▸ **PROBLEM REQUIREMENTS**: Copy out word for word every line of the rows below from the one containing "From what the" through the final line, both ends included.
╔══
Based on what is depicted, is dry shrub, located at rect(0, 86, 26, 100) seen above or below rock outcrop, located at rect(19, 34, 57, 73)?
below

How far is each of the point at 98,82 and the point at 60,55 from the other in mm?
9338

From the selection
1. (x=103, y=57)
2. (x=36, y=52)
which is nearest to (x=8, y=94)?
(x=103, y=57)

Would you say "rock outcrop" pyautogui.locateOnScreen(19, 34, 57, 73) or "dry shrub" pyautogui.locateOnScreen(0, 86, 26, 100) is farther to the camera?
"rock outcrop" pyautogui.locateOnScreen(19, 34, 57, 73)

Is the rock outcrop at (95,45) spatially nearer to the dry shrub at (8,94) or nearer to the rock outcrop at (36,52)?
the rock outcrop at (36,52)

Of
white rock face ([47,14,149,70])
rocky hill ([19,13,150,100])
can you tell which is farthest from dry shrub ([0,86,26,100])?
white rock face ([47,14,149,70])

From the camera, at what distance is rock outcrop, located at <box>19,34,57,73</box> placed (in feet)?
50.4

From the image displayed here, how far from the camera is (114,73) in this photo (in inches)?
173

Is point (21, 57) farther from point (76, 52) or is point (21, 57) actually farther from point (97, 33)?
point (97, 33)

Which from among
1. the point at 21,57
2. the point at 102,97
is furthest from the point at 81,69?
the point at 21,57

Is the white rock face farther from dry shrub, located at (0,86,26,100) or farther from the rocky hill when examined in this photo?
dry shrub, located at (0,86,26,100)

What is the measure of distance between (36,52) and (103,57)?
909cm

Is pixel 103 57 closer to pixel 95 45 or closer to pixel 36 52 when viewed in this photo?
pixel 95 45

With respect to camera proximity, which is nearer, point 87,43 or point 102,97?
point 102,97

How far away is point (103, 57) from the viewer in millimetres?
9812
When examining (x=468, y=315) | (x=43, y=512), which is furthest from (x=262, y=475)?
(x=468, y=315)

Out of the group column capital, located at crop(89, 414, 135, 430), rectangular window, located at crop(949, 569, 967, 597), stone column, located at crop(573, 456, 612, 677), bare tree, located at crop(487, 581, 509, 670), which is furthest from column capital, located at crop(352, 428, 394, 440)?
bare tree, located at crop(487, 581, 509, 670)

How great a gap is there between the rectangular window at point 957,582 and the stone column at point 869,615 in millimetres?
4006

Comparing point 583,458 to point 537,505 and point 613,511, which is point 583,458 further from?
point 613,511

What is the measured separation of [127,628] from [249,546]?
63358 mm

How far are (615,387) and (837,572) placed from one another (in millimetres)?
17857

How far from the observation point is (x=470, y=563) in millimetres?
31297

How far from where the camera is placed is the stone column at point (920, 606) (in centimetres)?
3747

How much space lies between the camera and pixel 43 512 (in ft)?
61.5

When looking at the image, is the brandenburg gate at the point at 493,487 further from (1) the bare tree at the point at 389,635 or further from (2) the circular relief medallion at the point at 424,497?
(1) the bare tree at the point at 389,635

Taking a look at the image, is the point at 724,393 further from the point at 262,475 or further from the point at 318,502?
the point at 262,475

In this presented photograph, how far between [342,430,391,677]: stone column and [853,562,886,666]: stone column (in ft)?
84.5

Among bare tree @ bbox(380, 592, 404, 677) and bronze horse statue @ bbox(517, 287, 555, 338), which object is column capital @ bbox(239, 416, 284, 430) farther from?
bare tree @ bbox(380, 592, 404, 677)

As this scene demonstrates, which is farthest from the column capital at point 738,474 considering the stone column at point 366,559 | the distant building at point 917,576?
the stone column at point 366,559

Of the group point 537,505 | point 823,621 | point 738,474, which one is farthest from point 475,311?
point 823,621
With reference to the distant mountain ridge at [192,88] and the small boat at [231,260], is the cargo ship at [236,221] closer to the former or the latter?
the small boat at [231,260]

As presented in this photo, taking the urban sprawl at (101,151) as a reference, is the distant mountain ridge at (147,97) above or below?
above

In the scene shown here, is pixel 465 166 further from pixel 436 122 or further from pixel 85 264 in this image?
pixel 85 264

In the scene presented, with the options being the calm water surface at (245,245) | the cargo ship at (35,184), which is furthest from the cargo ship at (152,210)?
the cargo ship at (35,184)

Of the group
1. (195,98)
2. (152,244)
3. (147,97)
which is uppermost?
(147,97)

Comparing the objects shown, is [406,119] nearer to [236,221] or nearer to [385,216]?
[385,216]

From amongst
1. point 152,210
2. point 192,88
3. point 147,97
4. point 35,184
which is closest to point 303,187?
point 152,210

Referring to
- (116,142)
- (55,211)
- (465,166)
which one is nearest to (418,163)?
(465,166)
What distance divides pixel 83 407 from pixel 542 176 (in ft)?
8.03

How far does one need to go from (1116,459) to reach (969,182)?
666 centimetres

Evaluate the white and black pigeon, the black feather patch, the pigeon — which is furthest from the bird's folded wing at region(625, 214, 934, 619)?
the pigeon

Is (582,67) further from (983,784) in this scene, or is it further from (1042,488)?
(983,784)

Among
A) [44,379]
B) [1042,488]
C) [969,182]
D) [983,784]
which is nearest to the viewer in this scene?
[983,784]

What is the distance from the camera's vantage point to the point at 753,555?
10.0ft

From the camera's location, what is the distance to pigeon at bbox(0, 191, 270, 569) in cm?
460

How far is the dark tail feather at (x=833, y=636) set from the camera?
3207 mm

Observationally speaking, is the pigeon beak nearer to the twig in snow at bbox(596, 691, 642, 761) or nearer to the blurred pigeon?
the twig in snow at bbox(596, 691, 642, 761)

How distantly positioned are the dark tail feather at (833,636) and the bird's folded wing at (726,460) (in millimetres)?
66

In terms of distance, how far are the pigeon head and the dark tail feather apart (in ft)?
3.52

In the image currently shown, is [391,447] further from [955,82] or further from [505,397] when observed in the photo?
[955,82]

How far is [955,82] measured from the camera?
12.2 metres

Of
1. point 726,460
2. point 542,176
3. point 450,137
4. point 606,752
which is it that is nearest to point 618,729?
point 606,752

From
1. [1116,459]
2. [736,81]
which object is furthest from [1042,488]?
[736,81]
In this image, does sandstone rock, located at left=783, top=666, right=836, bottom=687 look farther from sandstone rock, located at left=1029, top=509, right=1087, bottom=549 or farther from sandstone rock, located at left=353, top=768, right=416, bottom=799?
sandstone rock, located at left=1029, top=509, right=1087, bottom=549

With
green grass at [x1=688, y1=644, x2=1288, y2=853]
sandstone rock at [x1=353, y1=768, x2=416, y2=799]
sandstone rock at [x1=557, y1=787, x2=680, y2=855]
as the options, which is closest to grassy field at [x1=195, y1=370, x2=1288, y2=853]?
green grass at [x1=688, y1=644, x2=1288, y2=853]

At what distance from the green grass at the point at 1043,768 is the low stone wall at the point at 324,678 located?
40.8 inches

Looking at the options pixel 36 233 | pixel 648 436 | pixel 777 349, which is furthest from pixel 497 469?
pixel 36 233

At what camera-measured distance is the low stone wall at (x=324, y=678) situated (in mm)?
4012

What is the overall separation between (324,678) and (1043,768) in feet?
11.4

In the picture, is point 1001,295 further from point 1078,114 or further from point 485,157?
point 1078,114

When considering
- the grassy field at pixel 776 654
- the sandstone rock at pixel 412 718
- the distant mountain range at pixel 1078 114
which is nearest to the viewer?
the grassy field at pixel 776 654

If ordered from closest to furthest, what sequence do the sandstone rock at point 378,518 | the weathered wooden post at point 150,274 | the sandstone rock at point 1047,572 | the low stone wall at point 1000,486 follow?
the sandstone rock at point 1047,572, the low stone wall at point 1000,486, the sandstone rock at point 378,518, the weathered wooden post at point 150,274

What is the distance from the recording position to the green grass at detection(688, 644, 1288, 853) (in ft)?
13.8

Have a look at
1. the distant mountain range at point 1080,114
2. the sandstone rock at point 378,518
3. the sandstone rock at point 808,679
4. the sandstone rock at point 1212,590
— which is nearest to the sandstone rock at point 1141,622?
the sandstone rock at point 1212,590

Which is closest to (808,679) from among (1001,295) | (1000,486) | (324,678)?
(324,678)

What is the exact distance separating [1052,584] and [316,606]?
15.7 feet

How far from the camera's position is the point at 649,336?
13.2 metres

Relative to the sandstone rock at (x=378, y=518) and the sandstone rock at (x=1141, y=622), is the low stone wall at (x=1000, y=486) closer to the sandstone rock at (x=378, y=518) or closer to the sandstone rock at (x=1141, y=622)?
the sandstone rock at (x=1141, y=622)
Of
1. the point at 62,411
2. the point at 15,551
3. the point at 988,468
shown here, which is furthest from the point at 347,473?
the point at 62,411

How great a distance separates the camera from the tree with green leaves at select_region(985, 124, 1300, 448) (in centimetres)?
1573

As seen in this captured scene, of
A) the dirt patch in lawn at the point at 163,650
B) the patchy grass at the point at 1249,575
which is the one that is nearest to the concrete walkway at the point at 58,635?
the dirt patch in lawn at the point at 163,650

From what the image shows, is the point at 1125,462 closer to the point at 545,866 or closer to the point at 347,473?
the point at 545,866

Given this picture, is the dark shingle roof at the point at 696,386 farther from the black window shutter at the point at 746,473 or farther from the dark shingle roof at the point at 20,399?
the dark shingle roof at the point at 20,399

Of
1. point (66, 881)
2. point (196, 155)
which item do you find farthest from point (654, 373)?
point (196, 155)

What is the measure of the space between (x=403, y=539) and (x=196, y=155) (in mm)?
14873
╚══
▸ **TASK ANSWER**:
From what the image shows, is the point at 1125,462 closer to the point at 545,866 or closer to the point at 347,473?
the point at 545,866

Given this picture, is the dark shingle roof at the point at 696,386 farther from the black window shutter at the point at 746,473 or farther from the dark shingle roof at the point at 20,399?
the dark shingle roof at the point at 20,399

Of
1. point (66, 881)
2. point (196, 155)
which item do you find farthest from point (654, 373)?
point (196, 155)

What is the measure of the space between (x=403, y=539) and (x=196, y=155) (in mm)?
14873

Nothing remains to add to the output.